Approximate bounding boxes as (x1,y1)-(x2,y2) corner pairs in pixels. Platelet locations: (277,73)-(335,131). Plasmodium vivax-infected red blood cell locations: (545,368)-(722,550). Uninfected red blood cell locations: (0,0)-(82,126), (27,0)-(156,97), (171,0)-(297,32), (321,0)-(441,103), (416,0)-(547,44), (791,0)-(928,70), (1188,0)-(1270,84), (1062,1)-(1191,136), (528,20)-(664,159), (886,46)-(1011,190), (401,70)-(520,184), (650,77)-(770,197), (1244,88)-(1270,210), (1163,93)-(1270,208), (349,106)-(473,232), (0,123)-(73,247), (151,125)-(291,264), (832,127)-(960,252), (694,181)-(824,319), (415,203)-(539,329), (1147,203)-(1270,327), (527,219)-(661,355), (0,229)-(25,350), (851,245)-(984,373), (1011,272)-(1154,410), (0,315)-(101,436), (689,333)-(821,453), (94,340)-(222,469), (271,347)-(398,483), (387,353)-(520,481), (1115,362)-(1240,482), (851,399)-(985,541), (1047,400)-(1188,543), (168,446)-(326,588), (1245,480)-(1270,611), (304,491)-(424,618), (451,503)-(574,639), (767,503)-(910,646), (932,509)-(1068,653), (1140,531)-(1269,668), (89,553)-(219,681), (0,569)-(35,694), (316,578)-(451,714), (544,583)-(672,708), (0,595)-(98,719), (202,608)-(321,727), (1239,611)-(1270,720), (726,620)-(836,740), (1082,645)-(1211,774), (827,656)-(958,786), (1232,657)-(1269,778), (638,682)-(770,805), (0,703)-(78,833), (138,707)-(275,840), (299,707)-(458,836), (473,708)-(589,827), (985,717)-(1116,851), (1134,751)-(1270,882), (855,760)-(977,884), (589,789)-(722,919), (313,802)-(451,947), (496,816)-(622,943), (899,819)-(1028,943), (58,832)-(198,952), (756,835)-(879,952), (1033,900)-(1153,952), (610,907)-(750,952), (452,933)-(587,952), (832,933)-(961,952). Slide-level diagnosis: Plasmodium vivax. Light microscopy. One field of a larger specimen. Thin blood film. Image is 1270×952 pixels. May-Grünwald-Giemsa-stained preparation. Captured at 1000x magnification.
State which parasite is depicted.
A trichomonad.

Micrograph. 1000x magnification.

******

The whole listing above is to be reproduced without any slip.

Approximate bounding boxes as (x1,y1)-(x2,y2) corner pairs in pixels. Platelet locations: (277,73)-(335,131). Plasmodium vivax-infected red blood cell locations: (545,368)-(722,550). Uninfected red blood cell locations: (0,0)-(82,126), (27,0)-(156,97), (171,0)-(297,32), (321,0)-(441,103), (416,0)-(547,44), (791,0)-(928,70), (1188,0)-(1270,84), (1062,1)-(1191,136), (528,20)-(664,159), (886,46)-(1011,190), (401,70)-(520,184), (650,77)-(770,197), (1244,88)-(1270,210), (1163,93)-(1270,208), (349,106)-(473,232), (0,123)-(73,247), (151,125)-(291,264), (832,127)-(960,252), (694,181)-(824,319), (415,203)-(539,329), (1147,203)-(1270,327), (527,219)-(661,355), (0,229)-(25,350), (851,245)-(984,373), (1011,272)-(1154,410), (0,315)-(101,436), (689,333)-(821,453), (94,340)-(222,469), (271,347)-(398,483), (387,353)-(520,481), (1115,362)-(1240,482), (851,399)-(985,541), (1047,400)-(1188,543), (168,446)-(326,588), (1245,480)-(1270,611), (304,491)-(424,618), (451,503)-(574,639), (767,503)-(910,646), (932,509)-(1068,653), (1140,531)-(1269,668), (89,553)-(219,681), (0,569)-(35,694), (316,578)-(451,714), (544,583)-(672,708), (0,595)-(98,719), (202,608)-(321,727), (1239,611)-(1270,720), (726,620)-(836,740), (1082,645)-(1211,774), (827,656)-(958,786), (1232,657)-(1269,778), (638,682)-(770,805), (0,703)-(78,833), (138,707)-(275,840), (299,707)-(458,836), (473,708)-(589,827), (985,717)-(1116,851), (1134,751)-(1270,882), (855,760)-(977,884), (589,789)-(722,919), (313,802)-(451,947), (496,816)-(622,943), (899,819)-(1028,943), (58,832)-(198,952), (756,835)-(879,952), (1033,900)-(1153,952), (610,907)-(750,952), (452,933)-(587,952), (832,933)-(961,952). Slide-level diagnosis: Plasmodium vivax. Light microscopy. One field of a larger specimen. Thin blood film. Image is 1270×952 pixels. May-Grünwald-Giemsa-stained preparation. Captured at 1000x magnification.
State which parasite is depicted.
A trichomonad.

Micrograph. 1000x magnification.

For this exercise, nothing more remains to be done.